Passage for review
The Hutton Inquiry resulted in the resignation of BBC director general Greg Dyke and chairman Gavyn Davies, a major reshuffle in its news department, and a cloud that has shadowed its journalism since. Mark Thompson was the man brought in to steady the ship, and part of his reshuffle of the BBC’s news and current affairs division saw the rise of a more risk-averse approach. Ironically, some of the most able journalists at the BBC at the time, including head of news Richard Sambrook and deputy head of news Mark Damazer, are no longer at the Corporation. The oral history of firestorms, mistakes made, and lessons learned is a really vital part of institutional strength in news. When those who hold it leave, you lose something elemental about your culture.
BBC management is unusual in that it is held to almost constant public account in a way that no other organization is. It is loved and criticized like no other institution in the UK with the possible exception of the National Health service and the monarchy. If you grew up in Britain, the BBC is part of your cultural identity. To see it at its best is to behold something really extraordinary—for instance, creating new technological, editorial, and cultural standards around the coverage of the Olympics and Paralympics that genuinely have an impact on perception, public conversation, and national culture. To see it floundering in crisis, ricocheting from one poor decision to the next, is dismaying.
But this is the cycle of the BBC. A less bureaucratic, expansionist BBC was created under Dyke after the process-driven genius of predecessor John Birt (who won few popularity contests but introduced the idea of the Internet and made the organization financially secure). The Dyke era misjudged the importance of political expedience, and the Thompson era was the sweeping up operation demanded at the time. Now, the resulting timidity and second-guessing of news looks set to be swept aside by another cyclical correction. Maybe Entwistle would have done that, but now we will never know.

Task requirements
1. According to the passage on the BBC, who was brought in to steady the ship after the Hutton Inquiry?
2. Carry on the passage about the BBC after its final sentence.

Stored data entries
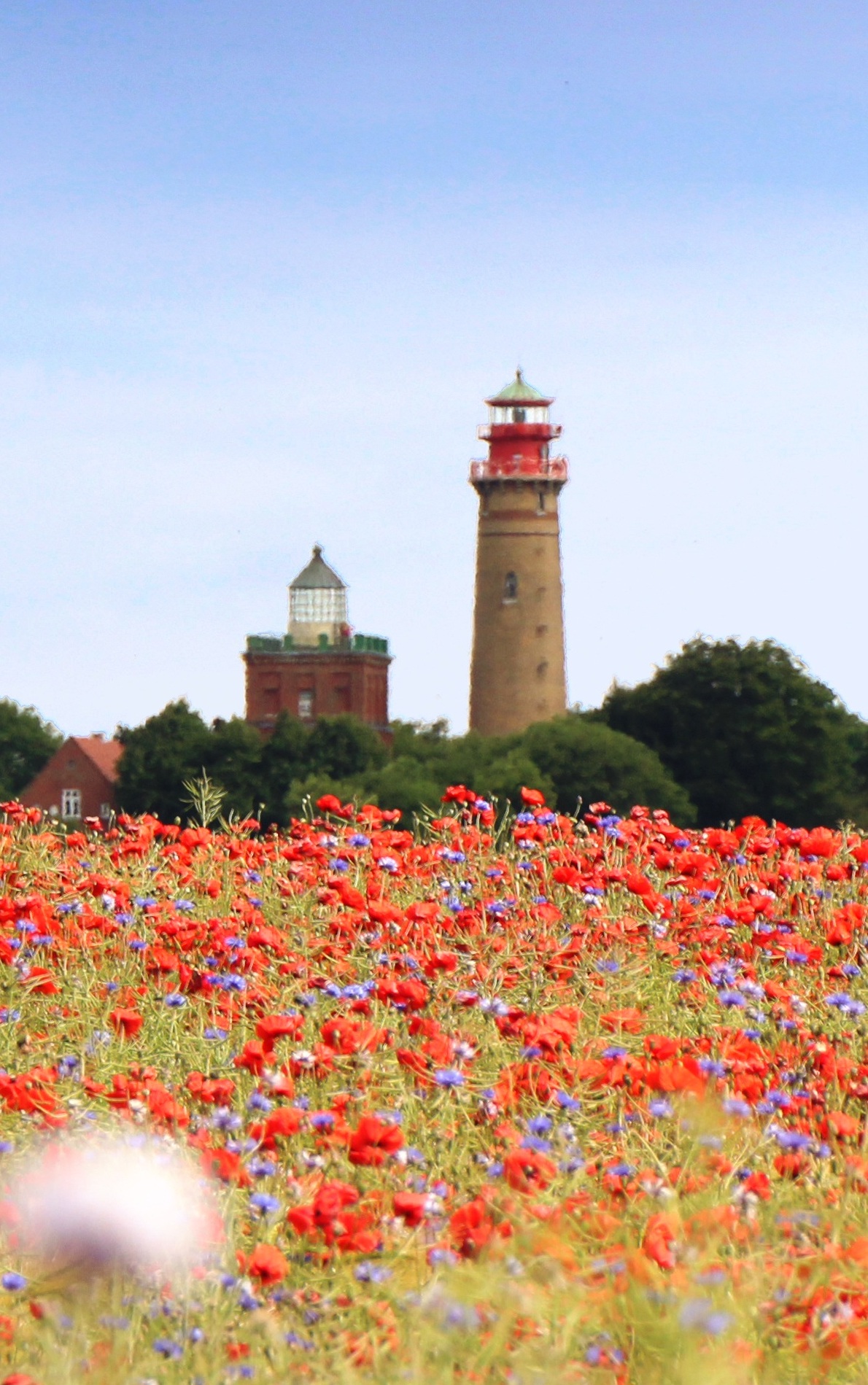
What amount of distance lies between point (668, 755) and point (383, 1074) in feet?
169

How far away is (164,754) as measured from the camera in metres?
68.5

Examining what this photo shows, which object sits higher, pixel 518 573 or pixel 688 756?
pixel 518 573

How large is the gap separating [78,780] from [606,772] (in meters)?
30.2

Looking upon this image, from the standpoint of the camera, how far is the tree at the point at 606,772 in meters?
52.5

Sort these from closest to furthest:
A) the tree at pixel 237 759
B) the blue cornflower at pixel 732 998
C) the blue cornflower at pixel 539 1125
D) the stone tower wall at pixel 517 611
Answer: the blue cornflower at pixel 539 1125, the blue cornflower at pixel 732 998, the tree at pixel 237 759, the stone tower wall at pixel 517 611

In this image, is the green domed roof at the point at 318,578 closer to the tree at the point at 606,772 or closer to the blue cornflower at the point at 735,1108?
the tree at the point at 606,772

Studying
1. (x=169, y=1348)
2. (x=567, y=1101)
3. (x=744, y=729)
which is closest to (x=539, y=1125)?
(x=567, y=1101)

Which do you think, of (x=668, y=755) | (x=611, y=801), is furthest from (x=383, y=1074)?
(x=668, y=755)

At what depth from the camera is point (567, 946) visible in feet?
24.2

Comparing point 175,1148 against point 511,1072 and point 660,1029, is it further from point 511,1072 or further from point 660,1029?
point 660,1029

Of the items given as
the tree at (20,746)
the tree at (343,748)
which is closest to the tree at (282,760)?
the tree at (343,748)

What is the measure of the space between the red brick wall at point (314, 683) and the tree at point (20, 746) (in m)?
12.9

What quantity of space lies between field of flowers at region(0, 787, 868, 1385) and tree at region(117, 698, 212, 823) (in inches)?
2320

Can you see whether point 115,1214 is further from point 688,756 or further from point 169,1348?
point 688,756
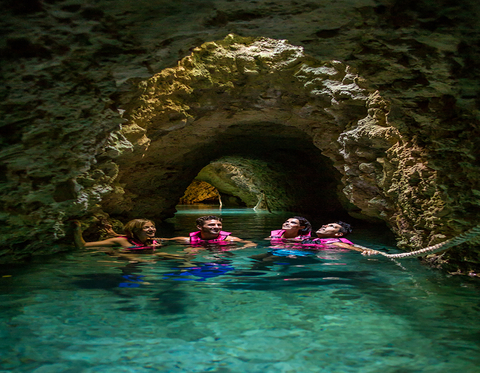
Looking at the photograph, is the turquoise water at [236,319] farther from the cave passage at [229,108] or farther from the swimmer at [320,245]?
the cave passage at [229,108]

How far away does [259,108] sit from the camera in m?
8.74

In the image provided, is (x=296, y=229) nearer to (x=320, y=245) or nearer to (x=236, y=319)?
(x=320, y=245)

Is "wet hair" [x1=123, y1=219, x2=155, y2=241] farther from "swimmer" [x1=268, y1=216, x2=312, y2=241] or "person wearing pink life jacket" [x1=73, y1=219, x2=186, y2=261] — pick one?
"swimmer" [x1=268, y1=216, x2=312, y2=241]

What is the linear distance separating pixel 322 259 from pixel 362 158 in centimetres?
231

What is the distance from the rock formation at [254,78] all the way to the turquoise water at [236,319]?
100 centimetres

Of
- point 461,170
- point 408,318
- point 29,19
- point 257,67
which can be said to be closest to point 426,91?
point 461,170

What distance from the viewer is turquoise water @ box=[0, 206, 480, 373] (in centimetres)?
233

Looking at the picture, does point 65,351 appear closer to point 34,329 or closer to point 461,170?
point 34,329

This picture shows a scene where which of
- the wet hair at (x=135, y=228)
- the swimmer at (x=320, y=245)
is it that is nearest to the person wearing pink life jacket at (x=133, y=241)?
the wet hair at (x=135, y=228)

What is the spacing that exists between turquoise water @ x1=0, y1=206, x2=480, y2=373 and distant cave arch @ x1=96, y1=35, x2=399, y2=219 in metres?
2.51

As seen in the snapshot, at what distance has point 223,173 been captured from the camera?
2592cm

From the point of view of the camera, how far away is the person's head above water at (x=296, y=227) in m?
7.46

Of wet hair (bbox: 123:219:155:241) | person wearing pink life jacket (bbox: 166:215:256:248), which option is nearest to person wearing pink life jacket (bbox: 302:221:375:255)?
person wearing pink life jacket (bbox: 166:215:256:248)

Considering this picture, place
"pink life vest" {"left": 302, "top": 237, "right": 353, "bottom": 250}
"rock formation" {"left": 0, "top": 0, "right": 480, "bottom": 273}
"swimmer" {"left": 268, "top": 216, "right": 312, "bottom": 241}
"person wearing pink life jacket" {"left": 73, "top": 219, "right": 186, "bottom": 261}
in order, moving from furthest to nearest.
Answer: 1. "swimmer" {"left": 268, "top": 216, "right": 312, "bottom": 241}
2. "pink life vest" {"left": 302, "top": 237, "right": 353, "bottom": 250}
3. "person wearing pink life jacket" {"left": 73, "top": 219, "right": 186, "bottom": 261}
4. "rock formation" {"left": 0, "top": 0, "right": 480, "bottom": 273}
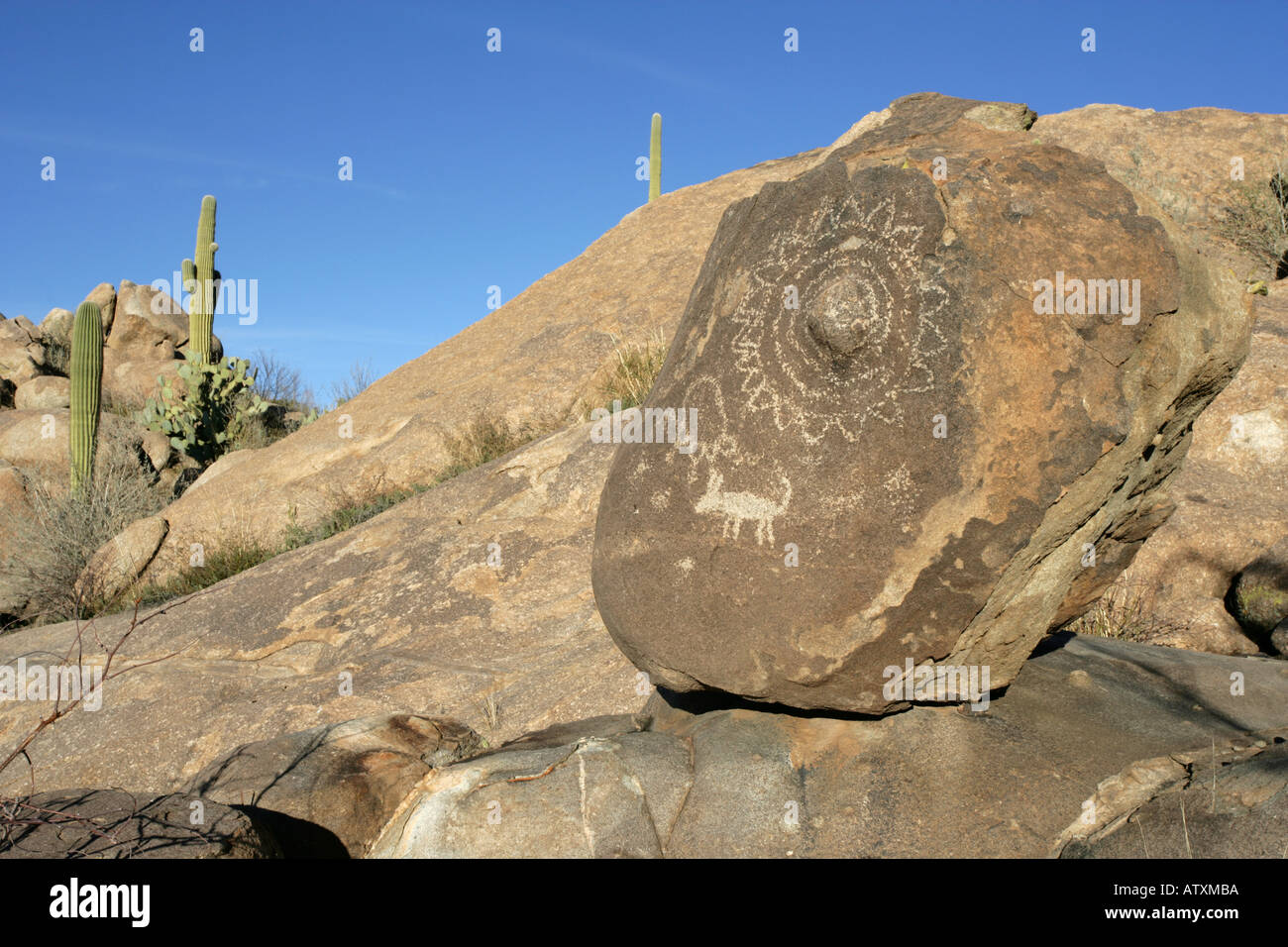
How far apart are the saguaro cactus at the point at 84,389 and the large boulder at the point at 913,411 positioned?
10477mm

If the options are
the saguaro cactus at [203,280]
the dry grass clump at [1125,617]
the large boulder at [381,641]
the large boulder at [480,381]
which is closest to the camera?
the large boulder at [381,641]

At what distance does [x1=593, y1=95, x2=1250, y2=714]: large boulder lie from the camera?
109 inches

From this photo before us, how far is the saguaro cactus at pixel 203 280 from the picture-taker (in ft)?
44.9

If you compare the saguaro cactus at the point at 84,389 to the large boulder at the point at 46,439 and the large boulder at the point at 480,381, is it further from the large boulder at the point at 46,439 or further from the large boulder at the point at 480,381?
the large boulder at the point at 480,381

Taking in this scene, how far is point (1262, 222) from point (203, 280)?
42.9 feet

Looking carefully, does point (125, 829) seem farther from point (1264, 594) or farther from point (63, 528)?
point (63, 528)

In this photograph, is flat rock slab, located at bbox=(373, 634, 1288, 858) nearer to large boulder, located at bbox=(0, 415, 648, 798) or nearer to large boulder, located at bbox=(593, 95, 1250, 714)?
large boulder, located at bbox=(593, 95, 1250, 714)

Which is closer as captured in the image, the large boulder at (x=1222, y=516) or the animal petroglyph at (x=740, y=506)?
the animal petroglyph at (x=740, y=506)

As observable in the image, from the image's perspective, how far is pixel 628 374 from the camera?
25.9ft

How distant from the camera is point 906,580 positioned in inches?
111

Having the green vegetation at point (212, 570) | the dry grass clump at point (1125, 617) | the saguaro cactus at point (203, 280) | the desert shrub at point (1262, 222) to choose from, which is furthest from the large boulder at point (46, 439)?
the desert shrub at point (1262, 222)

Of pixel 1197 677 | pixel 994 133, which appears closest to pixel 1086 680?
pixel 1197 677

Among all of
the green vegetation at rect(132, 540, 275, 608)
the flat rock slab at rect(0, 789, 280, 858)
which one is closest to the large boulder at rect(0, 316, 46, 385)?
the green vegetation at rect(132, 540, 275, 608)

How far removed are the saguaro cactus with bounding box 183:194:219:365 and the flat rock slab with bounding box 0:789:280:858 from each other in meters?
11.7
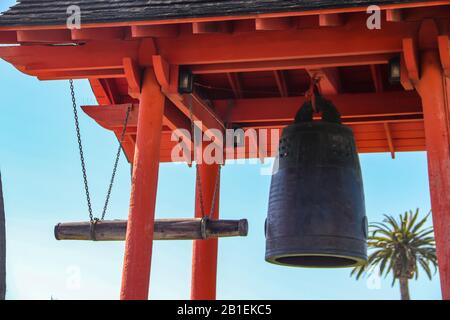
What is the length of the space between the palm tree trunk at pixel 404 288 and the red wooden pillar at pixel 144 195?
2810cm

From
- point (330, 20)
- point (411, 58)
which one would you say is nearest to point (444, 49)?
point (411, 58)

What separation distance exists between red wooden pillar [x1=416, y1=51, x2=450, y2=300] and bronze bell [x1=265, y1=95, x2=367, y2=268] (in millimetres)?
784

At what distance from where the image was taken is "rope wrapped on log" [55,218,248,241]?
784 cm

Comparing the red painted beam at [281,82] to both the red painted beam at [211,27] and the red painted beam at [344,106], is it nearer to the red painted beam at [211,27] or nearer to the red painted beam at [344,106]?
the red painted beam at [344,106]

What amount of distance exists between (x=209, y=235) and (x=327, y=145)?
1.55 meters

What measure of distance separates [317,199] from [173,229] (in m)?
1.72

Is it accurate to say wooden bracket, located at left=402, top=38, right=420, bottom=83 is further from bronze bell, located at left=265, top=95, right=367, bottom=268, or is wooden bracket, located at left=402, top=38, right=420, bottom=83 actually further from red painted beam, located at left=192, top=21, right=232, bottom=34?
red painted beam, located at left=192, top=21, right=232, bottom=34

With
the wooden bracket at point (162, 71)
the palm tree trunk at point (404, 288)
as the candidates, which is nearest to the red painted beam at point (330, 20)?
the wooden bracket at point (162, 71)

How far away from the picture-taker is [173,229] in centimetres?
814

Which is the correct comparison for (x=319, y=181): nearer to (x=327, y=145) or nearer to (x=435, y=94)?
(x=327, y=145)

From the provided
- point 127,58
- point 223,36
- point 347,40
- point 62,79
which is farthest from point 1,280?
point 347,40

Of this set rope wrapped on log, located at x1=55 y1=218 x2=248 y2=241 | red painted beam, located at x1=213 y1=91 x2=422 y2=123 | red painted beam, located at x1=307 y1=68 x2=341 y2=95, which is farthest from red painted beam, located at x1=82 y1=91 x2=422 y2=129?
rope wrapped on log, located at x1=55 y1=218 x2=248 y2=241

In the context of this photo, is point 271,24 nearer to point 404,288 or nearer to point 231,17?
point 231,17

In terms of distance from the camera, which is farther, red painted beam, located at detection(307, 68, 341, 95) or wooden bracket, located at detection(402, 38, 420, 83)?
red painted beam, located at detection(307, 68, 341, 95)
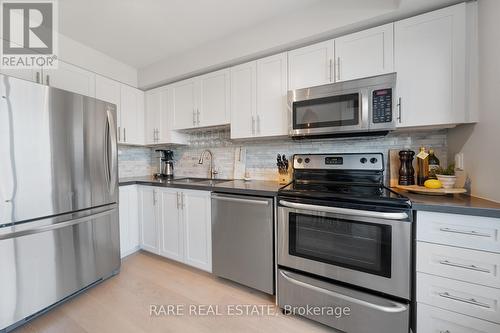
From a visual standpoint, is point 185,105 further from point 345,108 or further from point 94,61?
point 345,108

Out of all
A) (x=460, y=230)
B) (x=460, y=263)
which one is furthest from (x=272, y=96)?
(x=460, y=263)

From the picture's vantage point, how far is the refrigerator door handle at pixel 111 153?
1.94m

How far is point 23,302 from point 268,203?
1.88m

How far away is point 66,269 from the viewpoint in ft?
5.29

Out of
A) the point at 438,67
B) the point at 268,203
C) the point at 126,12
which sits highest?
the point at 126,12

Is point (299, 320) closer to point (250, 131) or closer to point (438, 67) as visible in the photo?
point (250, 131)

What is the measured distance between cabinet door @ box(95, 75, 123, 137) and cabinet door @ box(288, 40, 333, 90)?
84.2 inches

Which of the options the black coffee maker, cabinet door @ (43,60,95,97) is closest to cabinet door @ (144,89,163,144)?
the black coffee maker

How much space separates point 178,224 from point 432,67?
2.63 metres

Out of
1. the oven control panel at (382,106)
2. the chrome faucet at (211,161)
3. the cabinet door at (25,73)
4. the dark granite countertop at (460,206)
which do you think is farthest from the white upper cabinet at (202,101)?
the dark granite countertop at (460,206)

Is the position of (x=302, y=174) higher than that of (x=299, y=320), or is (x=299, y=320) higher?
(x=302, y=174)

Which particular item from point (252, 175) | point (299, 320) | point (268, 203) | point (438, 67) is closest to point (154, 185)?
point (252, 175)

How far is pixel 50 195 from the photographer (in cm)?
152

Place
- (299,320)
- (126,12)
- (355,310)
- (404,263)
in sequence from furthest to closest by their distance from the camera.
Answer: (126,12), (299,320), (355,310), (404,263)
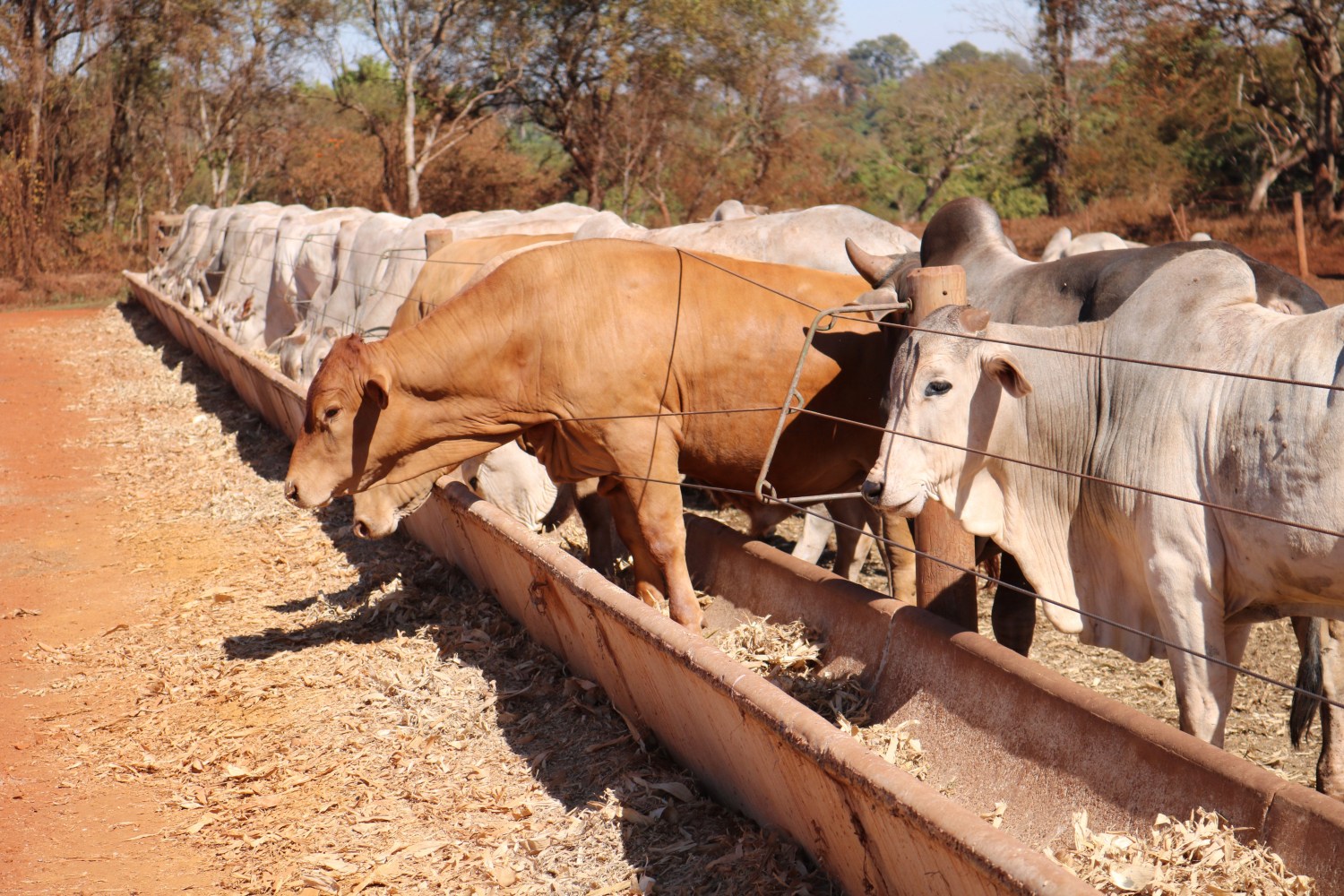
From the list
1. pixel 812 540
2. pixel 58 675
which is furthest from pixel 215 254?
pixel 812 540

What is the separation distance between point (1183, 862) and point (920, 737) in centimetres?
116

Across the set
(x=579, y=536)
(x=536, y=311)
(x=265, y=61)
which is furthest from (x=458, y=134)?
(x=536, y=311)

Answers to this exercise
1. Mark Thompson.

2.
In 1986, Michael Leapman wrote a book called The Last Days of the Beeb after a series of similar political and editorial crises. He diagnosed a directionless, underconfident institution and prescribed the remedy of fragmentation. Twenty-six years later, we will hear the same thing said. The BBC indeed needs to reorganize more effectively for journalism, management, and editorial direction that fits the digital age. It needs to discover a journalistic locus that will be supported by the public but fills a void the market is undoubtedly incapable of doing at the moment.
As for Mark Thompson’s first day at The New York Times, the issue of his suitability for the job follows him into the management suite. The CEO of the NYT is similar to that of the director general of the BBC in that expectations for the role far exceed the likelihood of their achievement. One comforting note for the highly anxious editorial floor at the NYT is that Thompson has nothing to do with the editorial management of the paper. Rather, he will be focusing on finding new revenues and building a global strategy for the brand. Thompson has been accused of allowing these aspects of his work at the BBC to take precedence over whipping journalists into better shape.
Whilst it might come as a shock to the New York publishing industry to hear it, running the NYT is a tough gig, particularly as it is unclear what the actual task is, but as we have seen in the past month, it is not as tough as running the BBC.